Wien De Geyter : la numérisation ne laisse aux banques aucun choix : elles doivent prendre le train en marche et c’est d’ailleurs ce qu’elles font. Le secteur bancaire soutient les développements de la technologie financière en Belgique. Ceci se traduit par une meilleure prestation de services pour le consommateur belge. En outre, cela renforce la position concurrentielle du secteur bancaire belge à la lumière de la numérisation de l’économie européenne. Cela contribue au statut de la Belgique en tant que pôle financier et renforce le pouvoir d’attrait de notre pays en tant que centre pour l’innovation. Autre conséquence positive : la création de nouveaux emplois dans le domaine de la finance et la croissance économique. Le Royaume-Uni où le secteur des fintech a créé 60.000 emplois et contribue pour 6 milliards de livres à l’économie britannique en est un bon exemple.
Outre la création d’emplois, quelles sont les autres conséquences positives ? Le conseil robotisé comporte-t-il également des risques ?
Wien De Geyter : le conseil financier automatisé offre une belle série d’opportunités. Certains services seront offerts plus facilement ou un coût moindre aux consommateurs. Pour les institutions financières, cela implique éventuellement des gains d’efficacité.Mais il comporte aussi des risques. En voici quelques-uns : le manque d’intervention humaine risque d’avoir pour effet que le consommateur ne comprend pas suffisamment la portée du conseil; le conseil robotisé pourrait également permettre la prise de décisions financières complexes ou risquées trop rapide; l’algorithme risque de poser trop peu de questions et d’être trop standardisé; par ailleurs, les conseillers robotisés peuvent être piratés,…Le défi pour le secteur bancaire va consister à déterminer de manière transparente et à la mesure du client comment il est possible de traiter les données personnelles et ainsi d’améliorer en continu la prestation de services et parallèlement de garantir un niveau élevé de sécurité.
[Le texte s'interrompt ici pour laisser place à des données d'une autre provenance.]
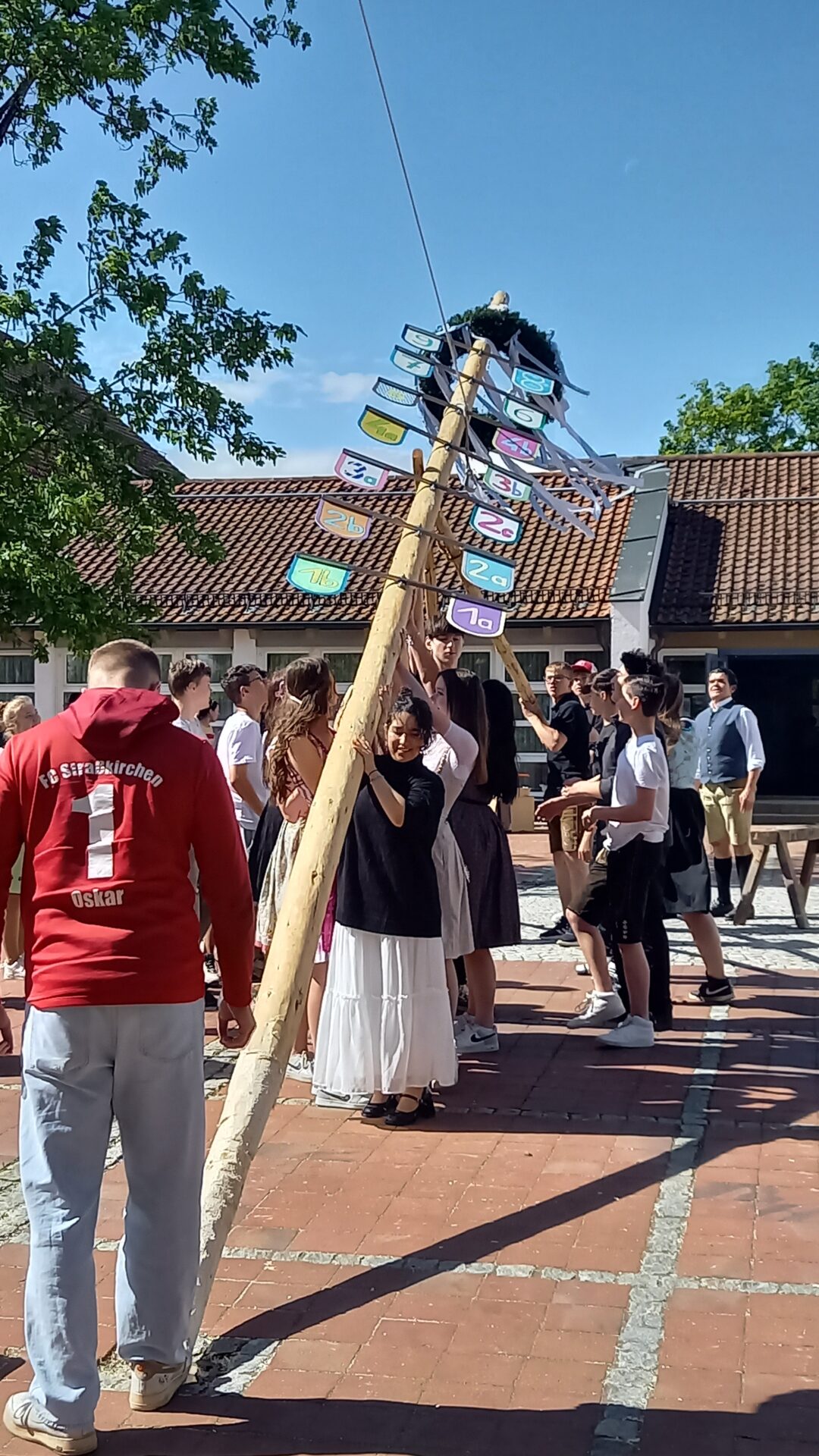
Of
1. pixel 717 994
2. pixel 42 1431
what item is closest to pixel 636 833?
pixel 717 994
La prestation de services financiers tourne en effet toujours autour de la confiance, ce que confirme aussi notre étude de 2015 “La banque numérique et votre vie privée : une question de confiance réciproque”. Cette étude indique que le client belge est très sensible au traitement et au partage de ses données (financières) personnelles.La question se pose en outre de savoir quelle marge les autorités de contrôle laisseront au « conseillers robotisés ». Les autorités de contrôle européennes préparent actuellement un rapport sur les avantages et les inconvénients de l’automatisation du service financier.
Pour conclure. Où le secteur financier belge se trouve-t-il dans le peloton international en matière de numérisation et d’intelligence artificielle ?
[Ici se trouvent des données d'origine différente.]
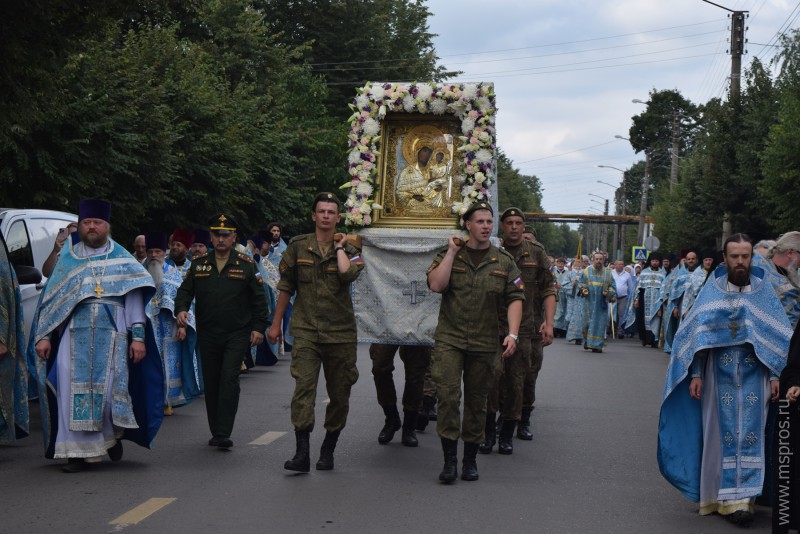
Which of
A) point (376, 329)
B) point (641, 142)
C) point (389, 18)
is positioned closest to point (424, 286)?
point (376, 329)

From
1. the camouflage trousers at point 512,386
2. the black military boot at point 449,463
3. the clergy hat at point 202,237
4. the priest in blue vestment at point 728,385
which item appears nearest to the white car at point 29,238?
the clergy hat at point 202,237

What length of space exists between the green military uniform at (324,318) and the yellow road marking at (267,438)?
1.46 metres

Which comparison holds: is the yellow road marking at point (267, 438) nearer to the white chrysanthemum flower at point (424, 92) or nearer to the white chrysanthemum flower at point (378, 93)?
the white chrysanthemum flower at point (378, 93)

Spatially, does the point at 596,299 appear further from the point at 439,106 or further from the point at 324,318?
the point at 324,318

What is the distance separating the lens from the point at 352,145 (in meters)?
12.4

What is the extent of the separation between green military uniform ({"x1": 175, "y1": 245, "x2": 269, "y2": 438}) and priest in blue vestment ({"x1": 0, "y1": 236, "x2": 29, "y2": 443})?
1.32 m

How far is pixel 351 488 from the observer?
30.1ft

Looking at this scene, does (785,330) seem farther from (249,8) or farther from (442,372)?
(249,8)

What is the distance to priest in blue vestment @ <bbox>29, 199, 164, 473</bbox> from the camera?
997cm

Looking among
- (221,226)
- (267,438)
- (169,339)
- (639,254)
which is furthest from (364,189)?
(639,254)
Wien De Geyter : Le baromètre Banking EY indique que la numérisation est le 2e plus grand défi après la gestion des risques. Cette dernière reste bien entendu au centre de l’activité de banquier, mais témoigne aussi de l’importance qui est accordée au défi de la numérisation en Belgique.Bruxelles se trouve actuellement au 55e rang seulement du Global Financial Centers Index. Cette position doit être améliorée et le secteur bancaire belge caresse l’ambition de grimper dans cette liste. En dépit du fait que le secteur bancaire a connu des périodes exceptionnelles et que le marché s’ouvre à de plus en plus de nouveaux opérateurs et prestataires de services, les banques continuent d’investir pleinement dans l’innovation comme elles le font depuis des années. Les nombreux bankingapps et accélérateurs de technologies en sont de bons exemples. Ceci implique que les banques doivent accueillir de nouvelles compétences en attirant par exemple des experts en technologies. Ainsi qu’on le voit, le secteur financier continue d’offrir de belles opportunités de carrière.